Explainer: The ICC, a Kangaroo Court that Engages in Palestinian Lawfare

February 12, 2021


The International Criminal Court building is seen in The Hague, Netherlands, January 16, 2019. REUTERS

In the Middle East, the most dangerous actions typically come in the form of explosions, gunshots and bloodshed, but not always. On Friday, February 5, one of the most dangerous events in modern Middle East history occurred, but it happened in The Hague, a city in the Netherlands which houses the International Criminal Court (ICC).

On February 5, the majority of the ICC’s presiding judges determined that it had sufficient jurisdiction to investigate Israel’s actions in two key areas: alleged war crimes in Israel’s armed conflict, namely with Hamas, as well as Israel’s construction of homes in communities typically referred to as “settlements” in the news media, but which Israel regards as Judea & Samaria, commonly called the “West Bank”.

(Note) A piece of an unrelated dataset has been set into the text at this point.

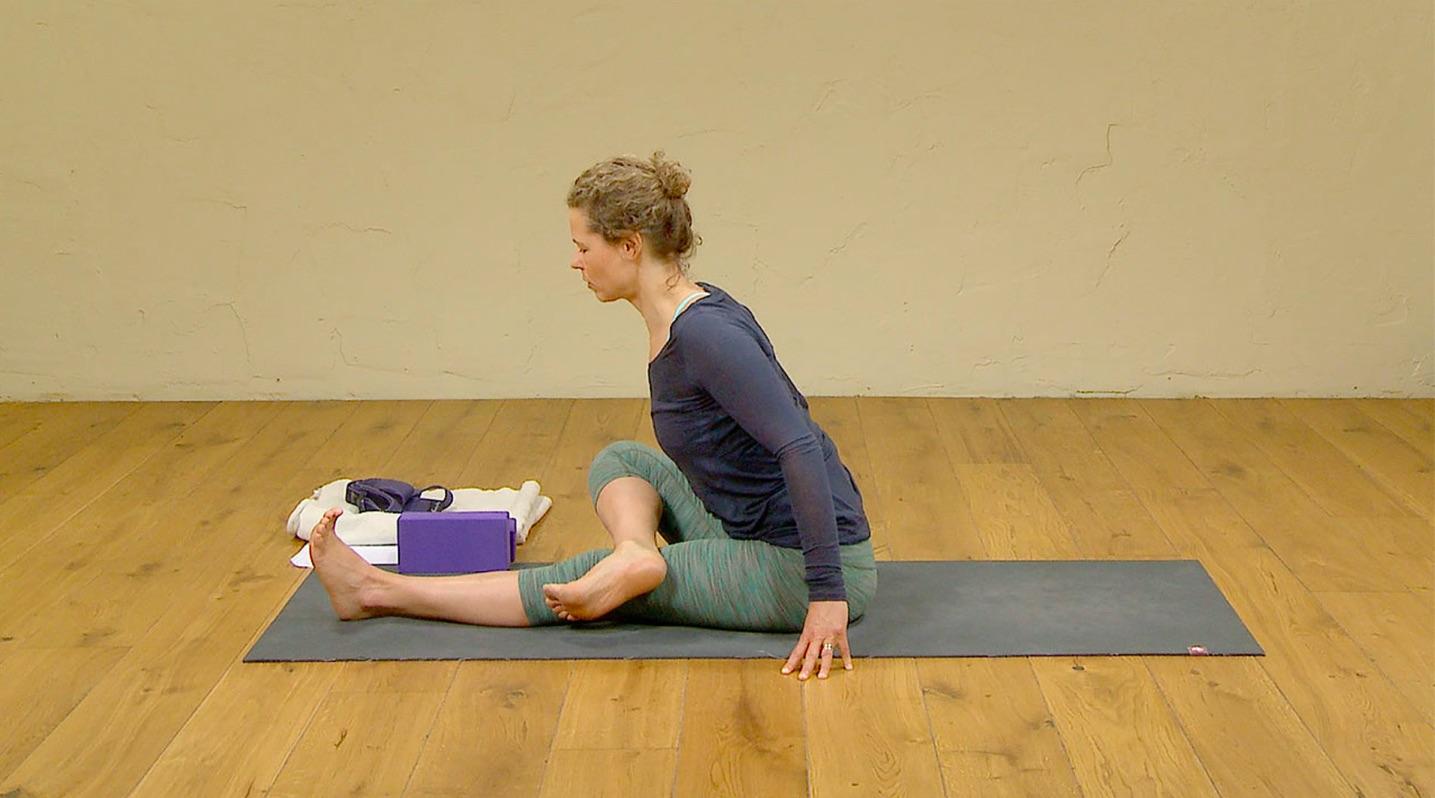 safe knees in yoga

The impact of the 2:1 decision by the ICC justices was felt immediately, with multiple countries, including Israel, Canada, the United States, Germany, and Hungary publicly voicing opposition to the Court’s stated intention to investigate alleged Israeli war crimes.

Critics pointed out two fatal flaws with the majority opinion of the ICC: First, that Israel has not ratified the Rome Statute of the International Criminal Court, meaning in essence that it has not recognized its jurisdiction to investigate Israel, and secondly, that “Palestine” is not a sovereign nation-state, which would be necessary to provide jurisdiction to the ICC for investigative purposes.

Those concerns were voiced clearly by Peter Kovacs, the ICC’s presiding judge, when he said that “Palestine’s statehood was not at all (and is still not) a settled issue within the United Nations, contrary to what the prosecutor argues.”

Unfortunately, in light of the reality that the ICC lacks the jurisdictional power to investigate alleged war crimes by Israel, it is abundantly clear that this otherwise promising institution has become a deeply politicized and wayward establishment.

But the most dangerous element of the ICC’s recent decision is the precedent it sets. In one fell swoop, the ICC decision effectively bypasses negotiated settlements between two parties in a peace process, and instead favours a heavy-handed legislative process.

For decades, Israel has made painful concessions for peace, namely the 2005 unilateral disengagement from the Gaza Strip, where it forcibly removed nearly 8,500 Jewish residents from their homes, only to see Hamas turn the area into a terror fiefdom. In return, Israel has been rewarded with rockets, suicide bomb attacks, arson kites, terror-attack tunnels, and an entire generation of Palestinians being incited to hate their Jewish neighbours.

The ICC’s decision, then, is not irrelevant and is far more dangerous than it appears at first glance. Thanks to the ICC’s acting like a kangaroo court and engaging in Palestinian lawfare against the Jewish state, decades of Palestinian rejectionism of Israel has been rewarded and incentivized by the ICC. In so doing, the ICC provided Palestinians with tacit approval to continue to thumb their nose at good faith negotiations, knowing that a morally disingenuous organization like the ICC will provide them cover.

By serving to enable this rejectionism on the part of the Palestinian leadership, the lesson that the International Criminal Court is providing is that obstructionism – if the Palestinians can hold out long enough – will pay off in the end. For the Palestinian leadership that has rejected Israel’s existence as a Jewish state for decades, the ICC’s decision is not only welcome; it is a tremendous boost to their modus operandi: why negotiate when legislating works even better?

One can only speculate what has motivated two of the three justices of the ICC to decide in the way that it has, but it is almost irrelevant, because the damage has already been done.

To its credit, the Canadian government has spoken out against this miscarriage of justice on the part of the ICC. Marc Garneau, Canada’s Minister of Foreign Affairs, released a statement commending the ICC on its mandate, but adding that peace can only come between Israel and the Palestinians as a result of negotiations, not by ICC fiat.

“We continue to support the goal of a comprehensive, just and lasting peace in the Middle East, including the creation of a Palestinian state living side by side in peace and security with Israel. The creation of a Palestinian state can only be achieved through direct negotiations between the parties,” Garneau said.

While the federal government should be applauded for its words, this rhetoric must be followed up with constructive action. Whether it means pausing the country’s contributions to the ICC, lodging formal complaints, or otherwise refusing to cooperate with the ICC until this decision is reversed, Canada is a respected middle power whose voice must be heard in opposition to this miscarriage of justice at The Hague.

Canada has a long, proud history of peacekeeping and support for the peace process between Israel and its neighbours, including the Palestinians. As such, Canada has not only a moral obligation to speak out, but out of interest to the investments it has made in the Middle East peace process, it cannot allow this ICC decision to set such a dangerous precedent. The Middle East is dangerous enough without the International Criminal Court making it even worse.